**Items**:
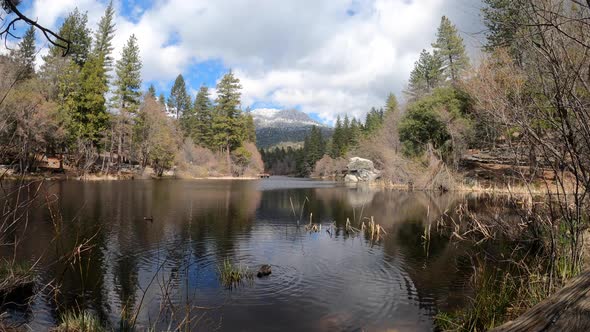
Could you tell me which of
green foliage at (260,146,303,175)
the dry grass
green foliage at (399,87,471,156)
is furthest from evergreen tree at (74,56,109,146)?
green foliage at (260,146,303,175)

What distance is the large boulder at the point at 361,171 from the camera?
2287 inches

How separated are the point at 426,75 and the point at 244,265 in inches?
2158

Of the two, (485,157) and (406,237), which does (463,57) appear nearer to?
(485,157)

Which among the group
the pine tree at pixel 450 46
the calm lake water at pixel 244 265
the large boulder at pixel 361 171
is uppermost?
the pine tree at pixel 450 46

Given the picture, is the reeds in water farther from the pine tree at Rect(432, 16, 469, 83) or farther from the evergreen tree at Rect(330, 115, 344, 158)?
the evergreen tree at Rect(330, 115, 344, 158)

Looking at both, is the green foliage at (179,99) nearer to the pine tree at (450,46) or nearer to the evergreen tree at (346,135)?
the evergreen tree at (346,135)

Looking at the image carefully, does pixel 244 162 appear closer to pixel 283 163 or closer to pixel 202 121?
pixel 202 121

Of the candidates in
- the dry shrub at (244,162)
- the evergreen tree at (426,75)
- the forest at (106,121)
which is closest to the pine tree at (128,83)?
the forest at (106,121)

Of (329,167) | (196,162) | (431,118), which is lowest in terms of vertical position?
(196,162)

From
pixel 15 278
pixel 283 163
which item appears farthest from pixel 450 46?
pixel 283 163

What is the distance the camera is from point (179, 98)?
83.7m

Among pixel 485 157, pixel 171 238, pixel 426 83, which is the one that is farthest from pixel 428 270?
pixel 426 83

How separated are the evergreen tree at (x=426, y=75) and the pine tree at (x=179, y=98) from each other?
155 ft

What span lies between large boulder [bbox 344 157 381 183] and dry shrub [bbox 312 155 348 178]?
14.1 m
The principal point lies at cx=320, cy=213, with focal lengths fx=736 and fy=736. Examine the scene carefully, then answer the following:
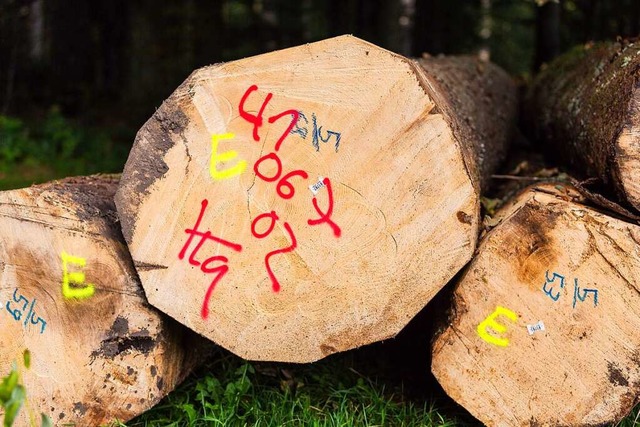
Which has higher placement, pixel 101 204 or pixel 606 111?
pixel 606 111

**Objective**:
Exactly reproduce the entries above, minus the pictures.

**Reply**:
Could you tell me which of
green foliage at (260,146,303,175)
the dry grass
green foliage at (399,87,471,156)
is furthest from evergreen tree at (74,56,109,146)?
green foliage at (260,146,303,175)

What distance is the large boulder at the point at 361,171 from the camera?
2287 inches

How separated are the point at 426,75 and the point at 244,265 in inches?
2158

Of the two, (485,157) and (406,237), which does (463,57) appear nearer to?
(485,157)

Which among the group
the pine tree at pixel 450 46
the calm lake water at pixel 244 265
the large boulder at pixel 361 171
is uppermost?
the pine tree at pixel 450 46

Given the picture, is the reeds in water farther from the pine tree at Rect(432, 16, 469, 83) or farther from the evergreen tree at Rect(330, 115, 344, 158)?
the evergreen tree at Rect(330, 115, 344, 158)

Looking at both, is the green foliage at (179,99) nearer to the pine tree at (450,46) or nearer to the evergreen tree at (346,135)?
the evergreen tree at (346,135)

Looking at the image carefully, does pixel 244 162 appear closer to pixel 283 163 or closer to pixel 202 121?
pixel 202 121

Of the candidates in
- the dry shrub at (244,162)
- the evergreen tree at (426,75)
- the forest at (106,121)
which is closest to the pine tree at (128,83)?
the forest at (106,121)

Of (329,167) | (196,162) | (431,118), which is lowest in terms of vertical position?
(196,162)

From
pixel 15 278
pixel 283 163
which item appears farthest from pixel 450 46?
pixel 283 163

What is the distance the camera is from point (179, 98)?
83.7m

Among pixel 485 157, pixel 171 238, pixel 426 83, which is the one that is farthest from pixel 428 270?
pixel 426 83

How separated are the evergreen tree at (x=426, y=75) and the pine tree at (x=179, y=98) from each other?
155 ft

What span lies between large boulder [bbox 344 157 381 183] and dry shrub [bbox 312 155 348 178]?
14.1 m
The principal point lies at cx=320, cy=213, with focal lengths fx=736 and fy=736. Examine the scene carefully, then answer the following:
Which has higher placement, pixel 101 204 or pixel 606 111?
pixel 606 111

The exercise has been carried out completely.